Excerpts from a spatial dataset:
* * * * * * *

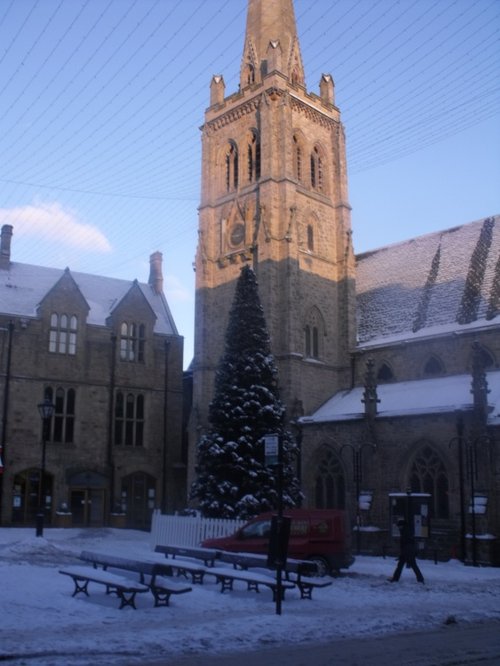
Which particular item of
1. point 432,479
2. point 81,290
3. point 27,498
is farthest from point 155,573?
Answer: point 81,290

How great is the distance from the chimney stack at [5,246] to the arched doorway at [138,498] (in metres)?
13.3

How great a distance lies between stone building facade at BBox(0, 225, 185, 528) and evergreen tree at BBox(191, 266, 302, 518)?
11364mm

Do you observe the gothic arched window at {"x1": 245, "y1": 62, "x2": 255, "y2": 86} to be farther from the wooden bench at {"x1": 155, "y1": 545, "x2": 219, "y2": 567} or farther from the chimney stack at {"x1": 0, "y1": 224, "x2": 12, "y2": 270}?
the wooden bench at {"x1": 155, "y1": 545, "x2": 219, "y2": 567}

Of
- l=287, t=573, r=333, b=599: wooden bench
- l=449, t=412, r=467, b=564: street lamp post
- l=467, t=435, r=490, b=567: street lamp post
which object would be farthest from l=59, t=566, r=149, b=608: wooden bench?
l=449, t=412, r=467, b=564: street lamp post

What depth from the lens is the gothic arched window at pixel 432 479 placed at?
1080 inches

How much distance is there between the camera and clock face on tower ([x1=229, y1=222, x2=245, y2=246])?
130ft

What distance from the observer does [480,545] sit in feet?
79.3

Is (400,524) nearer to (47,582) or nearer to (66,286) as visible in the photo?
(47,582)

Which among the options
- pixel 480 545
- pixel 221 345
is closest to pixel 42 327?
pixel 221 345

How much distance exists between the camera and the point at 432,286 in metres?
35.9

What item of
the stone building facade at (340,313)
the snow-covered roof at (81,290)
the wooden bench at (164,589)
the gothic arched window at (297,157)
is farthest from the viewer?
the gothic arched window at (297,157)

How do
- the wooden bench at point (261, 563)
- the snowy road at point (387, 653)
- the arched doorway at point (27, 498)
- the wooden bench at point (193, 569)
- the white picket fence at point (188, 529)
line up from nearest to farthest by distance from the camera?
the snowy road at point (387, 653), the wooden bench at point (193, 569), the wooden bench at point (261, 563), the white picket fence at point (188, 529), the arched doorway at point (27, 498)

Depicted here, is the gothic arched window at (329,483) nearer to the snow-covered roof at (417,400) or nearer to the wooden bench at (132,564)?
the snow-covered roof at (417,400)

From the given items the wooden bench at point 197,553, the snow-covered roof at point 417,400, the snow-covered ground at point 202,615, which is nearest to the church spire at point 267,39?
the snow-covered roof at point 417,400
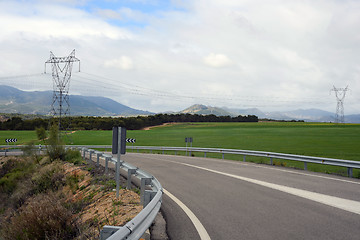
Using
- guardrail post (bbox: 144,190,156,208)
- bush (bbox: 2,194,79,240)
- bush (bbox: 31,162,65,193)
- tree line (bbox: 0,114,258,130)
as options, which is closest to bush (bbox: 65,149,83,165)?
bush (bbox: 31,162,65,193)

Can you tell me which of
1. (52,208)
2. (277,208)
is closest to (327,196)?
(277,208)

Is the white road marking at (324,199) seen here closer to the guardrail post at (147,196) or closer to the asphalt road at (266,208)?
the asphalt road at (266,208)

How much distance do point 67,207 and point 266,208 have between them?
5.68 m

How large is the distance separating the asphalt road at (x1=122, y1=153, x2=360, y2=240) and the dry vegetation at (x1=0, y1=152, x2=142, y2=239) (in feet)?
4.34

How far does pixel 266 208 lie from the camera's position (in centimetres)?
775

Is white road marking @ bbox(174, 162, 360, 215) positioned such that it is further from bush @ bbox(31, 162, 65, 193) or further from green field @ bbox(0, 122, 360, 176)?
bush @ bbox(31, 162, 65, 193)

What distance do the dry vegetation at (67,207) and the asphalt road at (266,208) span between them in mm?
1324

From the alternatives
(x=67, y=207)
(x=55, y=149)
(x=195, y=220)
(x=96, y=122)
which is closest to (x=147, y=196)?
(x=195, y=220)

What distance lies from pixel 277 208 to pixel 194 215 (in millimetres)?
2051

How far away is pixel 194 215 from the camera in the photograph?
731cm

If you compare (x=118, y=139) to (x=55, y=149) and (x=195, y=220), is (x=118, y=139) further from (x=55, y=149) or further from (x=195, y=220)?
(x=55, y=149)

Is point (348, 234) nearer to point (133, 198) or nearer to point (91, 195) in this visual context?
point (133, 198)

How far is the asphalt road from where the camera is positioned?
592 centimetres

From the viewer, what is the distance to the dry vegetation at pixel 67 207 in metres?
6.61
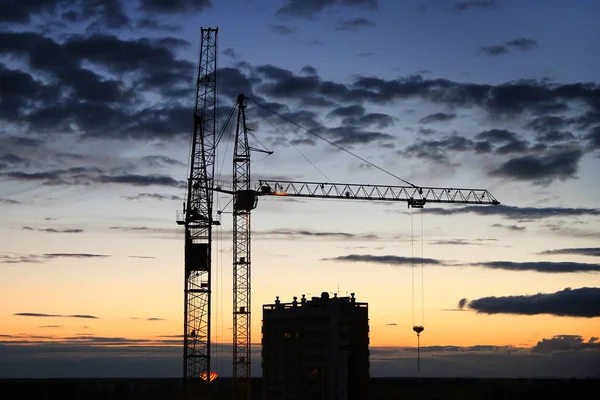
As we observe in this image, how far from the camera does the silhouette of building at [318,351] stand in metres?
173

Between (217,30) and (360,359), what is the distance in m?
79.1

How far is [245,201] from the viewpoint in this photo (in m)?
187

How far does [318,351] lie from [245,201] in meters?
37.6

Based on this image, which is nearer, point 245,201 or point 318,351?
point 318,351

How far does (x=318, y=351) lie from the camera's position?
17738 centimetres

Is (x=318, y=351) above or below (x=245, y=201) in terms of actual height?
below

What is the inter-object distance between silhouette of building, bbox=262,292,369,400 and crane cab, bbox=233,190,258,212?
2447 cm

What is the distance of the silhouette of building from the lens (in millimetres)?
173250

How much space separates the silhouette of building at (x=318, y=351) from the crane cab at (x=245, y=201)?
24465 mm

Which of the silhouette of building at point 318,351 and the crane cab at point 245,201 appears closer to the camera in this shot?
the silhouette of building at point 318,351

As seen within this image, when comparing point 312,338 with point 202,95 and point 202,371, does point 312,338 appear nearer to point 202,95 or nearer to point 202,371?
point 202,371

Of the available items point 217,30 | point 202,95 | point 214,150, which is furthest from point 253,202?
point 217,30

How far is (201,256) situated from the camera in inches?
6624

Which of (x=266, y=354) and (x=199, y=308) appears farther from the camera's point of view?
(x=266, y=354)
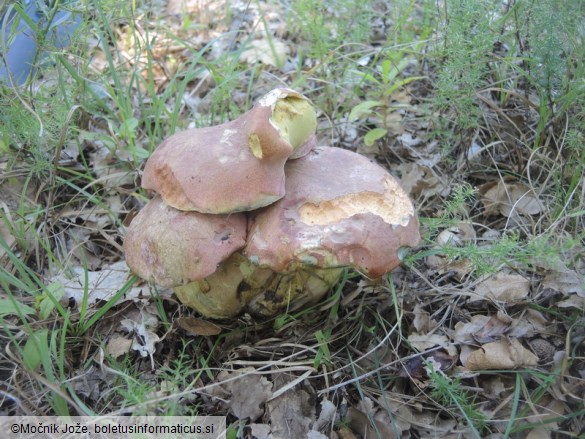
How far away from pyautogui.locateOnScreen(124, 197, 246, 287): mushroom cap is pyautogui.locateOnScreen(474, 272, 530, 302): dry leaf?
1180 mm

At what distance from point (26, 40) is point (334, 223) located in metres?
2.24

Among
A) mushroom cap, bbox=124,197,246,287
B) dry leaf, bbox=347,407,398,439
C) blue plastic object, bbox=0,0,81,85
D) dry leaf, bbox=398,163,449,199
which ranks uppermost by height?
blue plastic object, bbox=0,0,81,85

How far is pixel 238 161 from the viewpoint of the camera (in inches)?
69.2

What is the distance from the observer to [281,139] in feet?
5.72

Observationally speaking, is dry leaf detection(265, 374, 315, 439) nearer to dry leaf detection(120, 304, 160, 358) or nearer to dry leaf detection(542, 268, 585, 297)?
dry leaf detection(120, 304, 160, 358)

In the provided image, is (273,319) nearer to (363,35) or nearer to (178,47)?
(363,35)

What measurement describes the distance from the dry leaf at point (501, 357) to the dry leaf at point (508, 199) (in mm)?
829

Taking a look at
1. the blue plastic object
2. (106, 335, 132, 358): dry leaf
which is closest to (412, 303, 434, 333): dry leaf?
(106, 335, 132, 358): dry leaf

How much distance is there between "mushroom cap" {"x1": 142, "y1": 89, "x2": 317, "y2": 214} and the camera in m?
1.74

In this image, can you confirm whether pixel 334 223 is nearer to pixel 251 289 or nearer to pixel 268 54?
pixel 251 289

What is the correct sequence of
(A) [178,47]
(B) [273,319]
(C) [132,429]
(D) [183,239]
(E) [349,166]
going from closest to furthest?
(C) [132,429] < (D) [183,239] < (E) [349,166] < (B) [273,319] < (A) [178,47]

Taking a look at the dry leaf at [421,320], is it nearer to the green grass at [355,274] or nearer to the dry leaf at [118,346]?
the green grass at [355,274]

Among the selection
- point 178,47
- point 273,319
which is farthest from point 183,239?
point 178,47

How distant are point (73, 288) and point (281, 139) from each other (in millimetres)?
1362
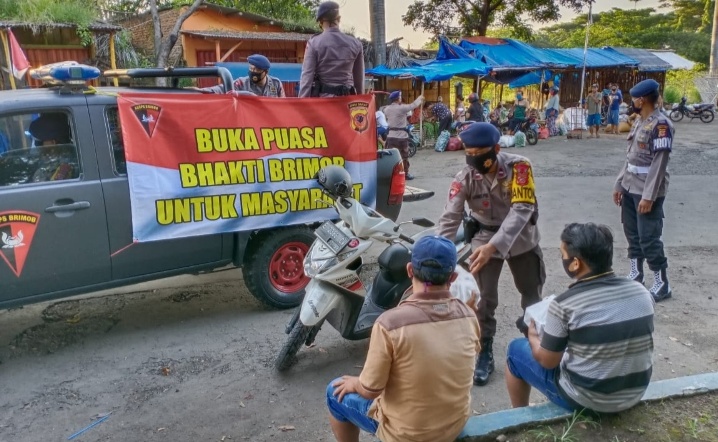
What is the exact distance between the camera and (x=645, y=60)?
26141mm

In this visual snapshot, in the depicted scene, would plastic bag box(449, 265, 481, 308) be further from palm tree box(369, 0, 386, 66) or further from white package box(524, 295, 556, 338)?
palm tree box(369, 0, 386, 66)

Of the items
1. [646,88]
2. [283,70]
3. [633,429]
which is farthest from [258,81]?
[283,70]

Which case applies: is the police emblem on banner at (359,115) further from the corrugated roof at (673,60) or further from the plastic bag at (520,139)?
the corrugated roof at (673,60)

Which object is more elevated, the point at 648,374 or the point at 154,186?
the point at 154,186

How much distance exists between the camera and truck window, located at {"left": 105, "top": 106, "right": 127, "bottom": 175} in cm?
425

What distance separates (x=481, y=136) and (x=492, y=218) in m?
0.57

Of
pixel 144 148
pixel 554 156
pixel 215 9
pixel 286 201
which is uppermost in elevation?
pixel 215 9

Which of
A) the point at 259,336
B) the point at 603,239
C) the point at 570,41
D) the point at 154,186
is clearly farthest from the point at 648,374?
the point at 570,41

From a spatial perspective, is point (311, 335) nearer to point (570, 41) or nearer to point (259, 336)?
point (259, 336)

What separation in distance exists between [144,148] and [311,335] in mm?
1806

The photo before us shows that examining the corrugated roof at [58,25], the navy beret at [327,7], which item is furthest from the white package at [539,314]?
the corrugated roof at [58,25]

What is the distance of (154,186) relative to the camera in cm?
432

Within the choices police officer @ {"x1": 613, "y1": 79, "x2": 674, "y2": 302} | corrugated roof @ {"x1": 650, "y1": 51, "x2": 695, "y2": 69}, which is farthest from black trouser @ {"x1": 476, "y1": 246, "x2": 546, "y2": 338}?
corrugated roof @ {"x1": 650, "y1": 51, "x2": 695, "y2": 69}

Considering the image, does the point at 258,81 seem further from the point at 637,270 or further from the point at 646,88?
the point at 637,270
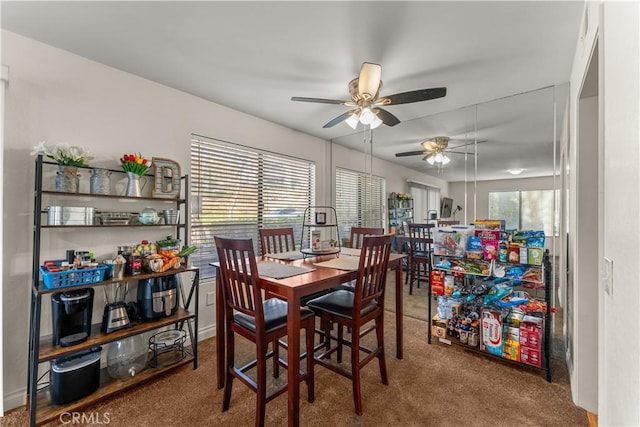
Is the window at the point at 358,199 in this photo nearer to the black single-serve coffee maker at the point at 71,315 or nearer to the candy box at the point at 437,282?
the candy box at the point at 437,282

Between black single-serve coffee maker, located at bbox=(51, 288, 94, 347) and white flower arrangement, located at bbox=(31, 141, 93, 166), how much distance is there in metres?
0.90

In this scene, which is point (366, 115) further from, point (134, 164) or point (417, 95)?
point (134, 164)

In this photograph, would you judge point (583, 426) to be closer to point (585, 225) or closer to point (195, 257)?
point (585, 225)

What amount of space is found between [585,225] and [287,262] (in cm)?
208

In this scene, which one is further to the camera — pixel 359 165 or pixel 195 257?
pixel 359 165

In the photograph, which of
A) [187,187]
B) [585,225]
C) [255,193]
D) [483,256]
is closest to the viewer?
[585,225]

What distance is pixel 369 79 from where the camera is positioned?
1.96 m

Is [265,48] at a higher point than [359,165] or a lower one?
higher

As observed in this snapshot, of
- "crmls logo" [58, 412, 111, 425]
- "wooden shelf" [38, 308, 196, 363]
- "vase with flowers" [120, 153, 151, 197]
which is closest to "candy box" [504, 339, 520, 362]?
"wooden shelf" [38, 308, 196, 363]

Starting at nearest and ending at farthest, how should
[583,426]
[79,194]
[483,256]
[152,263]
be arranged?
[583,426]
[79,194]
[152,263]
[483,256]

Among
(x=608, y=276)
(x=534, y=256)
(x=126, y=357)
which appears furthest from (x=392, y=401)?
(x=126, y=357)

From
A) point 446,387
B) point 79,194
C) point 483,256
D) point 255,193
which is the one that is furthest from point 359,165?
point 79,194

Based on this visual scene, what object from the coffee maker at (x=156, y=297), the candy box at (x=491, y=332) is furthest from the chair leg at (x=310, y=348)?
the candy box at (x=491, y=332)

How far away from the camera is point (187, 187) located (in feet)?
8.55
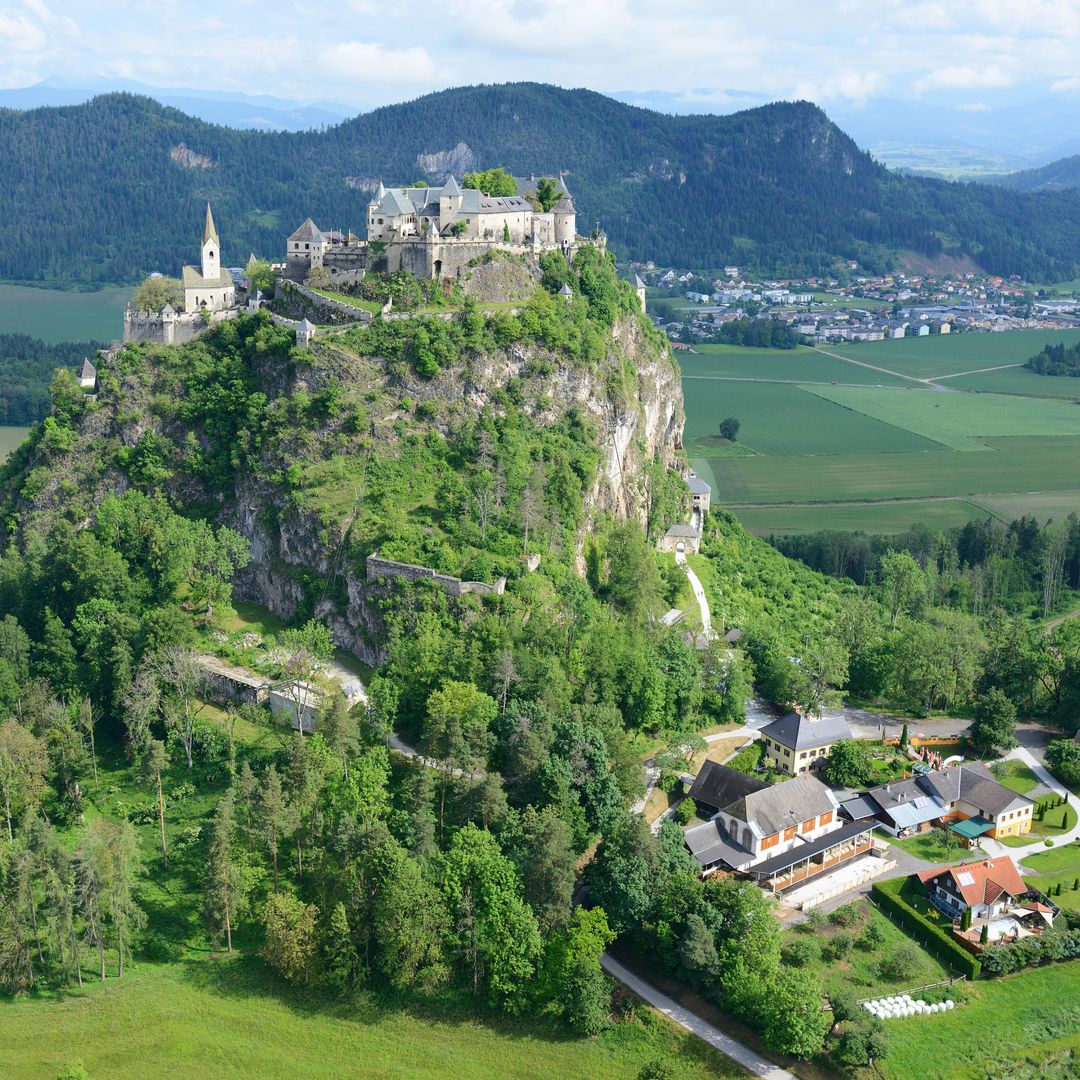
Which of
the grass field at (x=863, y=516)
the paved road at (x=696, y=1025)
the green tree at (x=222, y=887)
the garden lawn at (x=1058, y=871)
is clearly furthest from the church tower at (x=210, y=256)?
the garden lawn at (x=1058, y=871)

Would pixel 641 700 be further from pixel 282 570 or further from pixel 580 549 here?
pixel 282 570

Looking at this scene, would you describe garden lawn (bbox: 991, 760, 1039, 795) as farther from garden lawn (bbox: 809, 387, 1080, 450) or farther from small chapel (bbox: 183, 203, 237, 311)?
garden lawn (bbox: 809, 387, 1080, 450)

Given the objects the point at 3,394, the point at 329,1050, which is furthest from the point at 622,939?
the point at 3,394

* * * * * * *

Copy the records exactly, from the line containing "From the alternatives" through the line containing "17738 centimetres", including both of those lines. Omit the pictures.

RESULT
From the alternatives
(x=67, y=207)
(x=55, y=149)
(x=195, y=220)
(x=96, y=122)
which is closest to (x=147, y=196)?
(x=195, y=220)

What distance lies from pixel 277 208 to pixel 194 215 (in millimetres)?
2051

How far away is pixel 194 215 from the camera in the photograph?
731cm

If you compare (x=118, y=139) to (x=55, y=149) and (x=195, y=220), is (x=118, y=139) further from (x=55, y=149) or further from (x=195, y=220)?
(x=55, y=149)

Is point (348, 234) nearer to point (133, 198) or nearer to point (91, 195) in this visual context?
point (133, 198)

How far is the asphalt road from where the camera is positioned?
592 centimetres

From the viewer, what is the distance to the dry vegetation at pixel 67 207 in metres?
6.61
As we observe in this image, how far from the camera does the silhouette of building at [318,351] stand in metres?
173

Between (217,30) and (360,359), what is the distance in m?
79.1

How far is [245,201] from the viewpoint in this photo (in m)?
187

How far does [318,351] lie from [245,201] in meters?
37.6

Based on this image, which is nearer, point 245,201 or point 318,351?
point 318,351

How far does (x=318, y=351) lie from the camera's position?
17738 centimetres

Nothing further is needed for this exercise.